TWiT.tv: I keep up with a ton of technology news and debate by following Leo Laporte and others on his podcasting network. Here are the podcasts I prefer to watch:

This Week in Tech (This is roughly the tech equivalent of "Meet the Press," but far, far less formal)
Tech News Today (Today's their 500th show, and I'm sure I've never missed one)
Security Now (Steve Gibson and Leo are great together, and even though I'm not responsible for other peoples' computer security, I enjoy the geekiness)
This Week in Google (Jeff Jarvis and Gina Trapani make this a consistently good show)
Windows Weekly (Paul Thurrott and Leo have great chemistry)

And here are the TWiT podcasts I usually just listen to:
All About Android (As an Android user, this is the primary way I hear about new devices and apps)
Home Theater Geeks (Depending on the guest I sometimes skip this one, but host Scott Wilkinson gets some great guests)
The Tech Guy (Leo's call-in radio show, where I get reminded about "real people's" tech problems)
This Week in Computer Hardware (Ryan Shrout and Patrick Norton geek out over CPUs and video cards, old-school tech enthusiasm)
Triangulation (Leo and Tom Merritt interview a great guest each week)

Although the length of the shows above varies, on an average week I think that adds up to about 16 hours of programming. How do I manage all that? It helps that I listen to all of my audio podcasts at 2x speed, thanks to Pocket Casts and the Presto sound library. The one other technology podcast I listen to is the Vergecast, mostly because I enjoy and value the opinions of Joshua Topolsky and Nilay Patel.

NPR and PRI are my other great podcast sources.

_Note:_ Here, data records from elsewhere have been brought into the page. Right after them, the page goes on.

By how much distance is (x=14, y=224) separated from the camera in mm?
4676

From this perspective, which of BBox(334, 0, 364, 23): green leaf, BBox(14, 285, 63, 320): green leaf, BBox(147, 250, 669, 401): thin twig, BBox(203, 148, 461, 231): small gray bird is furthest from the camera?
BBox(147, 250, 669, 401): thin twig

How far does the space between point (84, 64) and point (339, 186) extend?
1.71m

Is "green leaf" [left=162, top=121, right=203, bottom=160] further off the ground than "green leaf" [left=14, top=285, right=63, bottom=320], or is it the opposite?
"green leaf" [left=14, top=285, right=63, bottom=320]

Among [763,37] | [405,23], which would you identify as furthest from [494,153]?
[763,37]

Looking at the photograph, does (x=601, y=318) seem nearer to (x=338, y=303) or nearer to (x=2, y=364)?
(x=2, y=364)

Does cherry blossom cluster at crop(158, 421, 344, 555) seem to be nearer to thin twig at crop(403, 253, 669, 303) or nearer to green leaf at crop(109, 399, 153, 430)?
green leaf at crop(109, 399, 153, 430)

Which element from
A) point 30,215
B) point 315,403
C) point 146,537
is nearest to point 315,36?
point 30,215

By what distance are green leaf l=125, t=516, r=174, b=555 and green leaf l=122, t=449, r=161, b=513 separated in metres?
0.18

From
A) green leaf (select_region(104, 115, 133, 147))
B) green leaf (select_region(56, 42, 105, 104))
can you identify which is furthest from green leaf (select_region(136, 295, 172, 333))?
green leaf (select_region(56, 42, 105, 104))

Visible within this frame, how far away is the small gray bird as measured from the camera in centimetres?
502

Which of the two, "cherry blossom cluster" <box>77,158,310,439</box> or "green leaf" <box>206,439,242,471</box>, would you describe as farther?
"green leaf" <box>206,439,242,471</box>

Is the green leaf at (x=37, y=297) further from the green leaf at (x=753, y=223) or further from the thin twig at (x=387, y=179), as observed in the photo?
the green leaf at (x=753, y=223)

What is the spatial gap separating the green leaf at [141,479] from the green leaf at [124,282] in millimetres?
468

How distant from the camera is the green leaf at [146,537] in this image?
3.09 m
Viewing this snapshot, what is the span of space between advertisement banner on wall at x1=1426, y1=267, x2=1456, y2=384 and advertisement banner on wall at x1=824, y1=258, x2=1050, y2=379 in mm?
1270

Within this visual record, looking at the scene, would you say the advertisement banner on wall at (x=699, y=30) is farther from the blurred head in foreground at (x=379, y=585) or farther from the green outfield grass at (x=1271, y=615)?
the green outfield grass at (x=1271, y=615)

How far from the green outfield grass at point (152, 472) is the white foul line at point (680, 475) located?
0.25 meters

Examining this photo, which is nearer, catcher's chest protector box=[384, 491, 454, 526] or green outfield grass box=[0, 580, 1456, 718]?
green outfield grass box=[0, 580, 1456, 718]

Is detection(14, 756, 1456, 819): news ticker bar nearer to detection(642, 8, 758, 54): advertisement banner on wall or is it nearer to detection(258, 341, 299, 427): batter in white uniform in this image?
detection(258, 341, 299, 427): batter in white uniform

I listen to:

NPR: Car Talk (I listen for the entertainment value, less so far car advice)
NPR: Education (NPR does have some great education coverage)
NPR: Fresh Air (Is there a better interviewer anywhere than Terry Gross? Seriously, listen to the "Fresh Air Remembers Author Maurice Sendak" show)
NPR: Planet Money (I love the educational angle Planet Money takes on the world of money and finance)
NPR: Science Friday (I skip this one sometimes depending on the topic)
NPR: Sports with Frank Deford (Short and somewhat curmudgeonly, just as I'd imagine from a great veteran sportswriter)
NPR: Story of the Day (A great variety of topics)
NPR: Wait Wait... Don't Tell Me! (A humorous round-up of weekly news stories)

PRI: Smiley and West (Cornel West and Tavis Smiley are a great team, shining a light on the poor and disadvantaged)
This American Life (The best storytelling...anywhere?)

Lastly, a few miscellaneous podcasts that I subscribe to:

Freakonomics Radio (I've read the books and enjoy the podcast...usually. Sometimes I'd prefer to see the world not the way an economist would see it.)
Hypothetical Help (Scott Johnson and Mark Turpin (Turpster) turn (usually) bad advice into a pretty funny show.)
Radiolab (interesting stories here)
Talkin Walkin (An entire show dedicated to Kevin Pollack's impersonation of Christopher Walken? Yes, please!)

Obviously, even listening at double speed, it's hard to get through these in a given week. I skip some of them or save them for all-day listening on a weekend. Now that it's summer and I'll be running more, I can count on these to keep me company.